Lo stabilimento iniziale di alcuni contatti tra le proteine r e l’rRNA potenzialmente stabilizza alcune conformazioni di RNA e induce cambiamenti nella conformazione dell’rRNA per fornire siti di legame per ulteriori proteine r (secondarie o terziarie). Quindi, il legame tra le proteine r consolida i guadagni di ripiegamento dell’RNA e conferisce direzionalità al processo di assemblaggio. Questo suggerisce un modello in cui l’assemblaggio procede attraverso una serie alternata di cambiamenti conformazionali dell’RNA e il legame delle proteine, che stabilizzano sequenzialmente la struttura finale dell’RNA. I dati cinetici hanno rivelato che l’assemblaggio delle subunità mature 30S avviene attraverso percorsi di ripiegamento dell’RNA multipli e paralleli, che convergono tutti sul prodotto finale. Questo ha portato al concetto di un paesaggio di assemblaggio in contrapposizione a un unico percorso in cui avviene l’assemblaggio delle subunità ribosomiali.

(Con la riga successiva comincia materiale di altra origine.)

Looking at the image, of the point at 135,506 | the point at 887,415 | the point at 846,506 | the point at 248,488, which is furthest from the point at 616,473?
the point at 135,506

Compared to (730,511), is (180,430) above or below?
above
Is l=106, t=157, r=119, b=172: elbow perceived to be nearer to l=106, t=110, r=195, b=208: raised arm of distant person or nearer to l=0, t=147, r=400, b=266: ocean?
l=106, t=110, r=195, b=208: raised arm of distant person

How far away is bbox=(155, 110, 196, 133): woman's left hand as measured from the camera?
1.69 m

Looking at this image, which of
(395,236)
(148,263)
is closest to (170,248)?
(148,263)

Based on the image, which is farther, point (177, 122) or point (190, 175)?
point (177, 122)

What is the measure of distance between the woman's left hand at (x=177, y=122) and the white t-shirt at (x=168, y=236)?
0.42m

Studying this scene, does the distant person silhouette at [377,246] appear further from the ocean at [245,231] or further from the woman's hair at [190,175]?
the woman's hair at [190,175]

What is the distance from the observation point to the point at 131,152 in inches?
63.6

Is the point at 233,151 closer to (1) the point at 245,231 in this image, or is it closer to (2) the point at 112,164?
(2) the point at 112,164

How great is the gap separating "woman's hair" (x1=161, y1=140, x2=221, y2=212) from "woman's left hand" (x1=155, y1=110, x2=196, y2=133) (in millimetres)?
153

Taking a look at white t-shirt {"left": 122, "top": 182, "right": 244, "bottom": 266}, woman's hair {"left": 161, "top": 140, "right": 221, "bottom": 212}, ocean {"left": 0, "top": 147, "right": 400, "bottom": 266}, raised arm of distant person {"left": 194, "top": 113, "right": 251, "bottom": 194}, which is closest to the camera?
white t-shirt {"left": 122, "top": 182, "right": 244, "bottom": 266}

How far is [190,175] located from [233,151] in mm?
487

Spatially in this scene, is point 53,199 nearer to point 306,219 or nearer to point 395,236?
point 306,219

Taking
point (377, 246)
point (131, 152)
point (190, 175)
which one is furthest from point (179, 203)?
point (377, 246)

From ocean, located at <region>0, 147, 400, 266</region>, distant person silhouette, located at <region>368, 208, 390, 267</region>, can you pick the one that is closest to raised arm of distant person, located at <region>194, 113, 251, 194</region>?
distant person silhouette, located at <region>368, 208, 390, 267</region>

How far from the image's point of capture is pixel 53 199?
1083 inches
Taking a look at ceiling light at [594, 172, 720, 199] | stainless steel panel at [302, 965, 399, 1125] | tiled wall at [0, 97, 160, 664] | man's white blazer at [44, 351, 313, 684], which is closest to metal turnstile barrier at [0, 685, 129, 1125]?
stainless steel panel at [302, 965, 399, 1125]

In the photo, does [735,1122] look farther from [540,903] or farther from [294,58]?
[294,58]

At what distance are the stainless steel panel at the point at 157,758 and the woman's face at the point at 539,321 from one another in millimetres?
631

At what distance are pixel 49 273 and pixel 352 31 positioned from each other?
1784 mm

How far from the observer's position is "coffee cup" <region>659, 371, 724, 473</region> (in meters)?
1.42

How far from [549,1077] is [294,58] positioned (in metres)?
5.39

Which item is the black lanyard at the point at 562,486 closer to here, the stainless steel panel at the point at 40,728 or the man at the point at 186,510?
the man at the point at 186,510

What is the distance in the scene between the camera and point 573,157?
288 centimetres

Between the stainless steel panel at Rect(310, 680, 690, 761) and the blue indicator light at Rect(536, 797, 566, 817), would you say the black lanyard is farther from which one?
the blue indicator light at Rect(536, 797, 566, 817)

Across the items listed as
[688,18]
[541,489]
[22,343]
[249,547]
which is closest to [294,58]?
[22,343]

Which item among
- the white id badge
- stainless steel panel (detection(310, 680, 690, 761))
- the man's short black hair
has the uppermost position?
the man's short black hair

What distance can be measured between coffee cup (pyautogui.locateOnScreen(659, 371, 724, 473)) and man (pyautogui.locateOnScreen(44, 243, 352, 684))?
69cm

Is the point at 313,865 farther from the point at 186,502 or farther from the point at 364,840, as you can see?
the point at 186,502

Infine, studi in vitro hanno rivelato che l’assemblaggio dei ribosomi avviene nella direzione 5′ – 3′. La PC/MS e il sondaggio chimico della struttura secondaria dell’rRNA hanno dimostrato che il legame della proteina r al dominio 5′ dell’rRNA può essere osservato prima che i contatti della proteina siano stabiliti con il dominio 3′ dell’rRNA. Al contrario, i saggi di footprinting dei radicali idrossilici hanno mostrato un’esplosione iniziale di protezione del nucleotide lungo tutto il 16S rRNA, indicando che il ripiegamento dell’RNA si nuclearizza da molti siti diversi sparsi nell’RNA, e quindi indicando una mancanza di direzionalità da 5′ a 3′ nell’assemblaggio. Queste osservazioni contrastanti possono essere riconciliate prendendo in considerazione la natura dei diversi setup sperimentali. PC / MS misura la cinetica di legame della proteina a rRNA, e come tale solo stabile r-proteine-rRNA interazioni possono essere rilevati perché r-proteine che si legano debolmente durante l’impulso può essere lavato via durante la caccia. Footprinting saggi, d’altra parte, in grado di catturare la protezione nucleotide da entrambi debolmente interagenti e stabile-associati r-proteine. Presi insieme, questi dati indicano che mentre l’assemblaggio del ribosoma può nucleare attraverso l’intero rRNA, la stretta associazione finale delle r-proteine con l’rRNA avviene in una direzione da 5′ a 3′.
È importante considerare come questi esperimenti in vitro potrebbero o non potrebbero riflettere l’assemblaggio in vivo. Per esempio, quando l’assemblaggio del ribosoma si verifica in vivo, è accoppiato con la trascrizione di rRNA, che presumibilmente contribuisce anche alla direzionalità osservata 5′ a 3′ dell’associazione r-proteina. rRNA può essersi evoluto per piegare 5′ a 3′ come è sintetizzato, e per incorporare r-proteine così, accoppiando così l’assemblaggio con la trascrizione di rRNA. Inoltre, il requisito di una fase di riscaldamento durante la ricostituzione delle subunità ribosomiali in vitro e l’identificazione di un certo numero di mutanti batterici che sono difettosi nella produzione di ribosomi indicano la necessità di fattori trans-agenti durante la biogenesi del ribosoma in vivo.